De la disjonction du monde : élitisme contre complotisme

OPINION. Dans son livre à succès Sapiens, l'historien israélien Yuval Noah Harari concluait par cette interrogation : « Y a-t-il rien de plus dangereux que des dieux insatisfaits et irresponsables qui ne savent pas ce qu'ils veulent ? » L'auteur allait prolonger le propos dans son livre suivant, Homo deus, selon lequel science et technologie seraient en mesure de donner aux hommes des capacités inédites pour en faire des dieux. Or, tous ne pourraient l'être, seule une élite deviendrait des êtres supérieurs à même de manipuler leurs congénères lilliputiens : « Que se passerait-il le jour où la médecine se soucierait d'accroître les facultés humaines ? Tous les hommes y auraient-ils droit, ou verrait-on se former une nouvelle élite de surhommes ? ». Par Marion Dapsance, Anthropologue (*) et Christophe Lemardelé, Docteur en histoire des religions (**).
(Crédits : DR)

Malgré la limpidité de tels propos, Harari est accusé sur les réseaux sociaux d'être un pourvoyeur d'idées au service de dirigeants de la planète, qu'il s'agisse de chefs d'Etat, d'acteurs économiques ou d'organisations supranationales. Il va sans dire que c'est dans les « sphères complotistes » que l'on trouve ces accusations énoncées et relayées. Ces mêmes réseaux sociaux sont vilipendés de plus en plus pour leur capacité à produire et à transmettre de fausses informations qui nuiraient à la cohésion sociale et engendreraient trop de doutes dans les populations. Cette parole libre et amplifiée deviendrait donc un problème dans les démocraties, engendrant un écart se creusant entre gouvernés et gouvernants, les premiers se défiant de plus en plus des seconds. Harari étant un homme en vue, il devient dès lors un des cerveaux de cette élite que pourtant il dénonçait dans son livre...

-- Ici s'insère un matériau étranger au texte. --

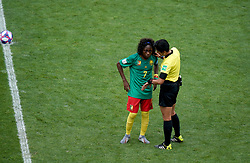 Match referee Qin Liang speaks with Cameroon's Gabrielle Aboudi Onguene after England's Ellen White (not in picture) scores her side's second goal of the game, originally given as offside but overturned by VAR, during the FIFA Women's World Cup, round of Sixteen match at State du Hainaut, Valenciennes.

L'écart se creuse, mais il n'est pas qu'à l'actif des complotistes. En effet, les responsables politiques, économiques, scientifiques et médiatiques pourraient être tentés d'agir comme les hommes du célèbre épisode de la tour de Babel dans la Bible (Genèse 11). Voulant devenir des dieux, ceux-ci s'élèvent au-dessus de leur condition. Mais comme Dieu n'est plus là pour les contraindre - il n'y a même plus la barrière de la Morale -, alors ils s'arrogent son pouvoir et se retournent contre leurs semblables restés au pied de la tour - les sans-dents, ceux qui ne sont rien, les "inutiles", pire que les prolétaires de l'ère industrielle selon Harari. Et puisque tout circule très vite, d'un continent à l'autre, d'une langue à l'autre, comme si un langage mondial se mettait en place, ces nouveaux dieux s'accaparent le pouvoir de brouiller ce langage pour que la multitude se disperse. Donc, leur solution, c'est évidemment la verticalité du discours et des informations, supposée discréditer l'horizontalité des infox et des points de vue extrémistes. Seul problème, si cette verticalité en impose à l'ensemble d'une population, s'informant encore passivement par l'audiovisuel, l'horizontalité gagne en nombre, à mesure que les citoyens maîtrisent les outils numériques.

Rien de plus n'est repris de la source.